Afghans are getting ready to vote for their next president in a few hours. As David Loyn (BBC) reports, the Afghan election will see “the biggest security operation mounted in Afghanistan since the fall of the Taliban in 2001.” The results of this election will be highly scrutinized and the international community is wondering if Afghanistan can hold a credible election… While there is a widespread concern about ballot stuffing, serious efforts have been invested in ensuring that attempts to rig the poll will fail. The Taliban have vowed to disrupt the vote and there were a string of attacks leading up to it, but security at this election will be tighter than in previous votes. Media reports suggest that the majority of the people in Afghanistan are looking forward to casting their votes despite threats of terror attacks.
In this climate of uncertainty, International Rescue Committee (IRC) calls for urgent humanitarian and development aid investment to ‘protect fragile gains’ in Afghanistan. Its latest report, What Next for Afghanistan?, warns against fatal drift in 2014. It draws on more than 25 years of experience of operating in Afghan communities and surveyed over a hundred Afghan members of IRC staff.
Against a backdrop of deep aid cuts and wavering commitments from donors, the report makes specific recommendations to improve the delivery of aid to protect and build on the fragile gains of the last decade – from education to health care to other essential community-based services.
David Miliband, president and CEO of the IRC, said, “It is extraordinary that just 0.025 per cent of the estimated cost of military operations in Afghanistan could provide critical assistance for 5 million Afghans this year.* [UK figure is 1.75 percent of UK military spending over ten years.] We can’t afford to lose the fragile gains of the last decade and we don’t have to.”
He also adds that “conflict has torn at the fabric of Afghanistan for generations and a great deal of blood and treasure has been spent in the last decade. What we need now is urgent and sustainable investment to support the Afghans in securing their own future. Despite real security concerns the international community must not turn its back on the Afghan people.
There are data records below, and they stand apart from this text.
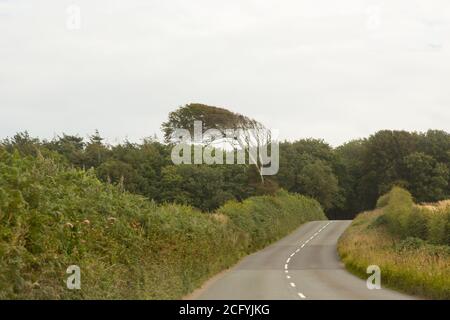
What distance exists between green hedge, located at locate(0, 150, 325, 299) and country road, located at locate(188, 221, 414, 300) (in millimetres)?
1474

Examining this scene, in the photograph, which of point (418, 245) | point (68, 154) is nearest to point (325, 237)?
point (418, 245)

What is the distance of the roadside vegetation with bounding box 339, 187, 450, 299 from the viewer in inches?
883

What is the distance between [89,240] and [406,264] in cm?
1368

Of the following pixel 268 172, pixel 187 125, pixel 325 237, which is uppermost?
pixel 187 125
The end of international military operations in Afghanistan is the time to redouble humanitarian efforts, not scale them back.”
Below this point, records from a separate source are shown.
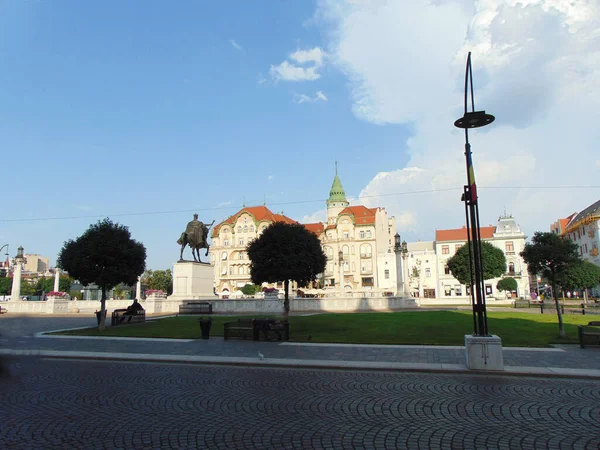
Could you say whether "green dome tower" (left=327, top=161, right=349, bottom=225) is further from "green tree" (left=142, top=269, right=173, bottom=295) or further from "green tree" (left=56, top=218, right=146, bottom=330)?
"green tree" (left=56, top=218, right=146, bottom=330)

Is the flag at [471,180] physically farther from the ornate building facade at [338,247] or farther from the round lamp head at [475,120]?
the ornate building facade at [338,247]

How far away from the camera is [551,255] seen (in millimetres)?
18938

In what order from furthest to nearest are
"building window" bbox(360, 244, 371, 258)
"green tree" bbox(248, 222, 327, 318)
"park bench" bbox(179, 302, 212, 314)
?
1. "building window" bbox(360, 244, 371, 258)
2. "park bench" bbox(179, 302, 212, 314)
3. "green tree" bbox(248, 222, 327, 318)

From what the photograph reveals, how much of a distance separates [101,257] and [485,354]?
1990 cm

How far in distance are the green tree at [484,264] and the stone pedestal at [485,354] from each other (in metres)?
50.9

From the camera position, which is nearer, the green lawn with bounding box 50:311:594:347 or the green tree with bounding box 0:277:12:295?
the green lawn with bounding box 50:311:594:347

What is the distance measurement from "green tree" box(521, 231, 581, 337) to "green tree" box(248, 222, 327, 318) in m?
11.3

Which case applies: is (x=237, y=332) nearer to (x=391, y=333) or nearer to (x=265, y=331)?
(x=265, y=331)

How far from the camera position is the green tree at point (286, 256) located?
81.4ft

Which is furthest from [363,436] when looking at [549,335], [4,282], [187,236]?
[4,282]

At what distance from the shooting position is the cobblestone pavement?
20.6ft

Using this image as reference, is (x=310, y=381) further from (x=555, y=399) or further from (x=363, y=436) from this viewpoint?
(x=555, y=399)

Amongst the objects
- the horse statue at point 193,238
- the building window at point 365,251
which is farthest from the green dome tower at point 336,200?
the horse statue at point 193,238

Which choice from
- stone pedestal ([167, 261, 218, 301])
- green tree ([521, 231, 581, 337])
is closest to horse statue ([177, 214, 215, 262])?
stone pedestal ([167, 261, 218, 301])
The report calls on the international community to stand beside the Afghan people as international troops leave the country:
- Five million Afghans need lifesaving support, such as food and emergency medical care,
- 4 million have chronic longer terms needs, including safety from conflict, regular employment and access to health care,
- 650,000 Afghans are displaced within the country and an additional 2.5 million are living as refugees in neighboring countries, unable to return home.
The IRC report details specific recommendations, urging the international community to:
- Make a long-term commitment to the people of Afghanistan.
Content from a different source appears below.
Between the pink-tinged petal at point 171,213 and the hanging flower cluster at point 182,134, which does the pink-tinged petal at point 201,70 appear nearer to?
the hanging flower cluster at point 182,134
- Support millions in need by making high-return investments at the local level with effective community-based programs.
- Break the cycle of displacement through refuge, resettlement and asylum for vulnerable Afghans who cannot yet safely return home, and target those who have returned with concentrated support.
- Respond quickly to lifesaving humanitarian and life-building development needs.
- Use limited resources effectively. Aid agencies must coordinate and share information so that assistance reaches all in need.
- Create a plan to align humanitarian and development response by listening to the needs of the people and draw on existing frameworks to create a comprehensive plan.
These recommendations were developed with and are supported by the IRC’s Afghanistan Taskforce: Madeleine Albright, Sir John Holmes, M. Farooq Kathwari, Kathleen Newland, Milbrey Rennie, Gideon Rose, Maureen White, and James Wolfensohn.
Read the full report ‘What Next For Afghanistan’ here.* Total US financial costs of $1.6 trillion over 12 years is an estimate from the Watson Institute for International Studies at Brown University. The UN-OCHA-led humanitarian community is seeking $406 million through the Common Humanitarian Action Plan to provide the 5 million most vulnerable Afghans with lifesaving assistance in 2014. The sum $406 million is 0.025 per cent of $1.6 trillion. The UK Parliament Defence Committee’s 4th report estimated operations in Afghanistan cost the military £14 billion over ten years. The sum $406 million is 1.75 per cent of £14 billion at current exchange rates.